Foi uma estadia de poucos meses e não deixou muitas memórias,
regressando a Torres Vedras ainda com 3 anos, para a casa onde vivi o resto da
infância, a juventude e o início da idade adulta, a casa da Praceta ( ainda sem
nome na altura, mais tarde baptizada de Afonso Vilela), um prédio de 3 andares
(hoje de 4) e onde conheci muitos dos amigos para a vida, não só os do mesmo
prédio, mas os de prédios vizinhos ou outros que vinham brincar para aproveitar
o sossego e a segurança do local, onde raramente passava um automóvel.
Quando para lá fui, existiam apenas quatro prédios com entrada pela praceta, o meu, o do Alfredo e do Zé Carlinhos, pegado ao nosso, e com quintais quase juntos, um, mais afastado, com um grande poço pelo meio, mais à esquerda (nascente) da entrada do nosso, e outro mais a sul, a poente, separado dos dois em vértice, acima referido, pelo caminho que ligava ao pátio por detrás do Venceslau, do lado poente. Existiam outros dois prédios, a sul, à saida da praceta, um de cada lado, mas com saida para a futura Rua dos Amigos de Olivença, que hoje separa as duas pracetas.

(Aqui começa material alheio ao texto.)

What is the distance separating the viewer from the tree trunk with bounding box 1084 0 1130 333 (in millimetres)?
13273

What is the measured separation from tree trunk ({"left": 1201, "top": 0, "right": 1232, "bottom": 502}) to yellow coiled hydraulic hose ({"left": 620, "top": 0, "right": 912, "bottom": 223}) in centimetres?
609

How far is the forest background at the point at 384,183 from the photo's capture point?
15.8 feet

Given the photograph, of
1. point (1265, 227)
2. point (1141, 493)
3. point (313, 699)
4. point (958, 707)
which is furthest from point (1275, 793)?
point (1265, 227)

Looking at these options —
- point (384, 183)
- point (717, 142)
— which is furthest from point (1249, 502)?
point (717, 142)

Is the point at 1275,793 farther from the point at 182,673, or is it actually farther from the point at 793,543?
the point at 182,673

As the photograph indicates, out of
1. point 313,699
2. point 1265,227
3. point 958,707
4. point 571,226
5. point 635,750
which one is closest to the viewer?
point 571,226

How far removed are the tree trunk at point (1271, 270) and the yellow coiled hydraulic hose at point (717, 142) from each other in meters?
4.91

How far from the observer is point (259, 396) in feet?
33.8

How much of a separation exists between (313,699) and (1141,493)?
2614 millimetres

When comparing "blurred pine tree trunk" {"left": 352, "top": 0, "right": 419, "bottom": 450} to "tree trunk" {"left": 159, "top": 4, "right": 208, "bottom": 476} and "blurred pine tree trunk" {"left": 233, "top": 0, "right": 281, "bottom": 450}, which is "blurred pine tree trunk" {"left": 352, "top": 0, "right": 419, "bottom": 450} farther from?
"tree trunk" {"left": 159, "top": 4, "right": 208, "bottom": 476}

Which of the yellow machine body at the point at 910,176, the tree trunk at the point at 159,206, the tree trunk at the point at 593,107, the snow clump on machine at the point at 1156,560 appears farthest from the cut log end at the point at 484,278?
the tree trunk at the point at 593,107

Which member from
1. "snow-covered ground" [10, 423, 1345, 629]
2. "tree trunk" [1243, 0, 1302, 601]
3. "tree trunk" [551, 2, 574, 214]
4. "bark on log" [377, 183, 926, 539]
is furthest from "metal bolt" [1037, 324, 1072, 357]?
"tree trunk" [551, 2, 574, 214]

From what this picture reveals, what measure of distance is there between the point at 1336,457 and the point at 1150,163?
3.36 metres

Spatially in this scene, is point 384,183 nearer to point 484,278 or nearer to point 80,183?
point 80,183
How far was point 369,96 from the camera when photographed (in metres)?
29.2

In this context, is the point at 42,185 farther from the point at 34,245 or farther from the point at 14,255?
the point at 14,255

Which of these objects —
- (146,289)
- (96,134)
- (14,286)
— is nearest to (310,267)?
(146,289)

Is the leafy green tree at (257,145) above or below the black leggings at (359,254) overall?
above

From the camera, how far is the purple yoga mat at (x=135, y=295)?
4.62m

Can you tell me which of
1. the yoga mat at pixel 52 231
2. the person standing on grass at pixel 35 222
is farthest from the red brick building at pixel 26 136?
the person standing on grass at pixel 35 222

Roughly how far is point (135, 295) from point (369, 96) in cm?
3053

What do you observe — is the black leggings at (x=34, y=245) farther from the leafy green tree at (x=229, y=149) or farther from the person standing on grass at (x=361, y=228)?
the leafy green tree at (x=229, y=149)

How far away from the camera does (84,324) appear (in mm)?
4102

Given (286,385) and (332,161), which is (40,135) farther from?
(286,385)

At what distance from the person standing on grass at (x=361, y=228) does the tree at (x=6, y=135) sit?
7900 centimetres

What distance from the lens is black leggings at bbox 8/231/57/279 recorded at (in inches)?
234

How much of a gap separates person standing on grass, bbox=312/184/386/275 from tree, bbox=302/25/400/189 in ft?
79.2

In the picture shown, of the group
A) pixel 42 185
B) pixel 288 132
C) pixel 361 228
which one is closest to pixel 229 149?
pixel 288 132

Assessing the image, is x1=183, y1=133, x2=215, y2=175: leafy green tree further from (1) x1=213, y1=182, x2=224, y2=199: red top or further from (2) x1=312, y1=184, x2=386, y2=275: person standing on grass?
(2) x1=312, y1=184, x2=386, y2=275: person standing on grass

Os prédios tinham grandes quintais, onde muita gente tinha a sua
pequena horta e árvores de fruto, ou onde se criavam galinhas e coelhos.
No meu quintal havia um limoeiro, uma videira, uma macieira (que nunca
deu nada), sardinheiras e outras flores e um cacto trazido da praia de Santa
Cruz. Num dos cantos, uma capoeira, onde a minha mãe criava galinhas, que íam
“viver” para a marquise da minha casa em vésperas de nascerem os pintos. Aí
também viveu o meu cágado, onde hibernava durante meses e passava outros dias
na nossa casa. Eu cheguei a “ensaiar” criar formigueiros numa caixa
transparente, obrigando as formigas do quintal a “emigrar”, mas com pouco
êxito, pois elas depressa fugiam do formigueiro artificial, invadindo a casa,
para desespero da minha mãe. Também “criei” caracóis em gaiolas, para fazer corridas.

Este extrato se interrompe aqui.